Why would an investor want to use market-cap indices instead of other investment strategy-type indices? 

Market-cap indices are representative of the market portfolio, the portfolio that encapsulates the risk and return forecasts, and hence the investment choices of all investors across the world.

Although any market-cap index can only ever be a subset of the global market portfolio, they nevertheless provide a good representation of the choices of the ‘average’ investor.  For investors who consider themselves to be ‘average’, the market portfolio and hence a market-cap index, should be the starting point for investment discussions.

Investors who consider themselves to be different to the ‘average’ may have reason to deviate from market-cap indices. For example, some investors may have a requirement for short-term liquidity and are therefore fearful of exposure to illiquid assets and the securities of companies that may be at risk of bankruptcy. 

However, many of those investors who do consider themselves superior to the ‘average’ have learnt from experience that being consistently better is rare. Although there may be investment strategies that outperform market-cap indices over the short and even medium-term, achieving consistent outperformance over the long-term is likely to prove an unrealistic aspiration.

 

What are the benefits to the way market cap is constructed?

Market-cap indices depend on very few variables for their construction. In their purest form, these indices require only the share price and the number of shares in issue for each of the companies in the investment universe. 

Consequently, the ground rules for a market-cap index need concern themselves primarily with issues such as the definition of the investment universe, including the treatment of new entrants and the handling of the different types of corporate events. The resulting rules are simple, transparent and robust.  

 

What are the disadvantages, and how are these being addressed within the industry?

There are relatively few disadvantages of cap-weighting and those that became apparent in the early days of indexation have largely been addressed by the industry. The most notable of these was the need to move towards free-float weighting of stocks. This need became apparent when index managers and closet indexers, found difficulty in obtaining their required holdings of newly issued securities when large, often majority stakes, were retained by governments or founding families.

Today, there is a large cohort of index managers all desirous of achieving negligible tracking against their benchmark indices. Index providers including FTSE have fine-tuned their index rules to help make this achievable, for example by introducing liquidity screens and giving careful thought to the timing of the inclusion of corporate events.

 

What are some of the most common ways investors can personalise market-cap indices to better suit their needs?

Customisation is becoming an increasing part of the index providers’ business. There are many ways investors can seek to customise an index, of which the most basic is the definition of the investment universe. Some investors may wish to see the universe expanded to include additional markets or restricted because asset owners do not want to invest in specific industries for moral or religious reasons.

More recently, FTSE has experienced increasing demand for indices that incorporate the tax perspective of the individual investor.

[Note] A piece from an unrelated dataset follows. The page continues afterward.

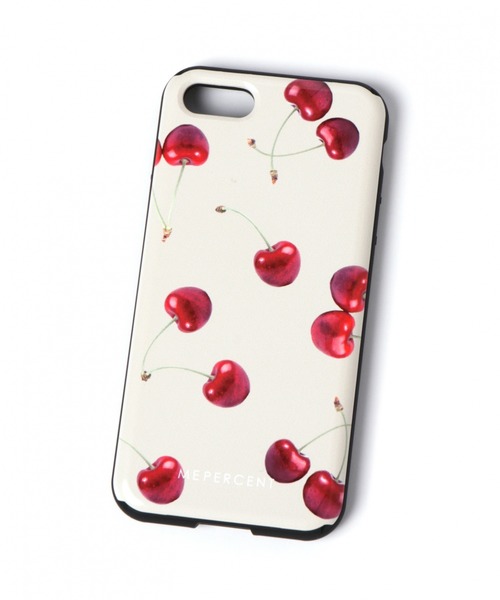 Me ミィパーセント の Iphone7 8対応 Sミラーbigチェリーケース スマホケース カバー Wear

Taxes here can include withholding tax on dividends, which is usually treaty dependent, income taxes for the end investor, and capital gains.

Other trends include demand for investor-specific hedging strategies, alternative nationality definitions for specialist indices, capping methodologies, and off-cycle index reviews. The successful index providers of the future will all need to be capable of providing such ‘mass customisation’.

 

Market-cap seems to be under attack. Will it be replaced as the dominant type of index used in investment portfolios? 

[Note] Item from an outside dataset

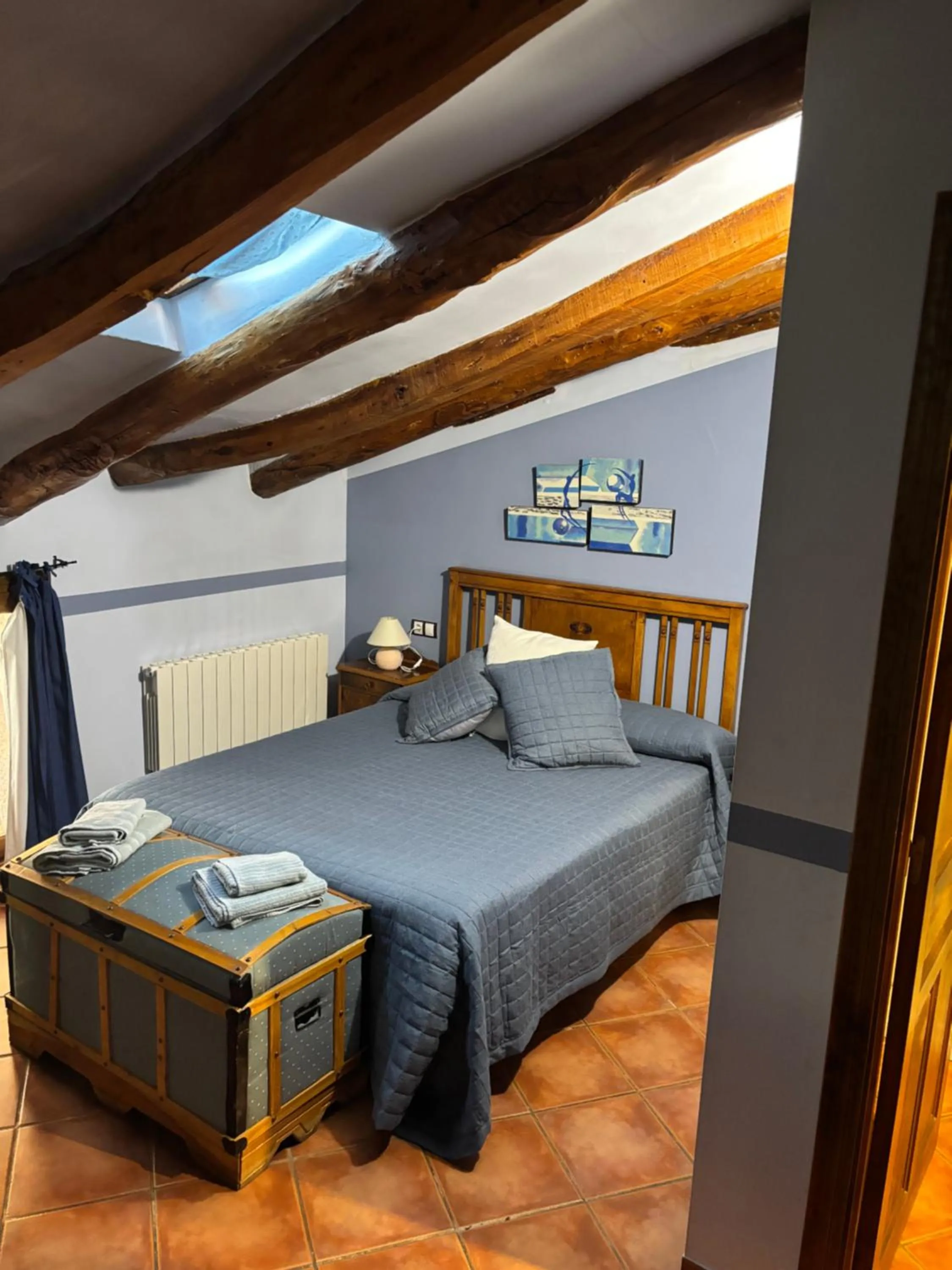 Bed in Hotel Casa de la Fuente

Market-cap weighting is representative of the industry average. If any other weighting scheme becomes so successful that it comes to dominate the entire industry, by definition it will become the new average. For example if fundamental weighting were to become the new norm, fundamental weights would move towards cap-weights as investors bought more of the fundamentally cheap stocks and sold more of those that were deemed fundamentally expensive.

However, not all investors are ‘average’ and there is room for deviation for those who consider themselves different either through position or knowledge. Additionally, if these investors are also willing and able to ride out market dips, even crashes, they may earn an additional premium from structuring their portfolio to effectively be short volatility risk. We expect to see increasing demand for index customisation along these lines.

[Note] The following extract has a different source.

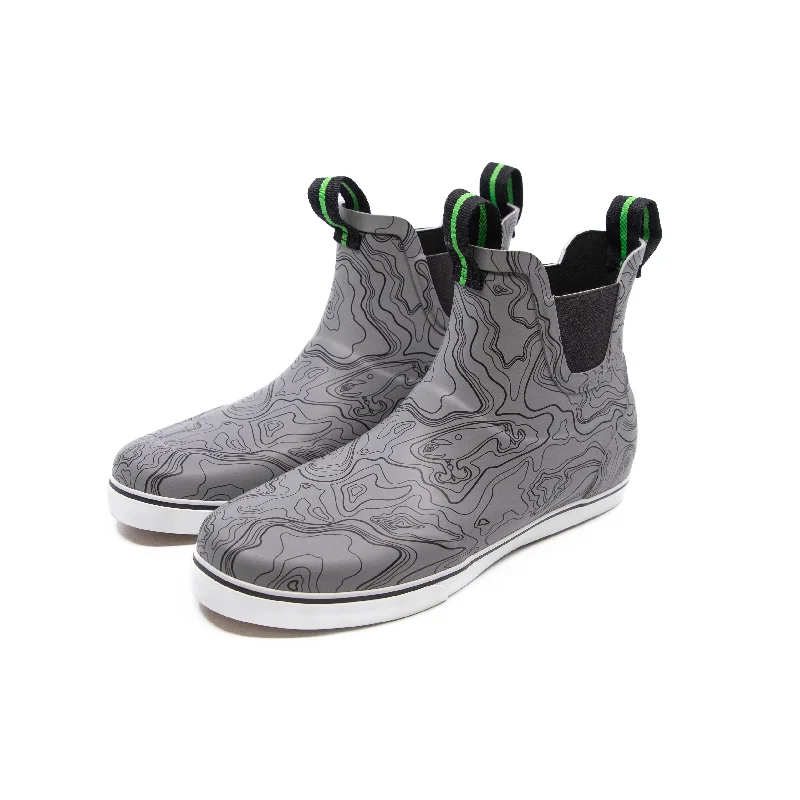Rubbers Deck Boots Skateboarding Sneaker Style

Another growth area is in that of investment strategy indices. Finally, there is an increasing range of indices that veer away from cap-weighting, towards equal weighting. 

However, the arguments used to justify the construction of more efficient indices are manifold. These include arguments for: return forecasts to be more closely related to risk; return forecasts to be discounted in favour of creating the most diverse portfolio possible; and for short-term rebalancing towards a specific weighting scheme. 

All this makes for interesting times in the world of indexation.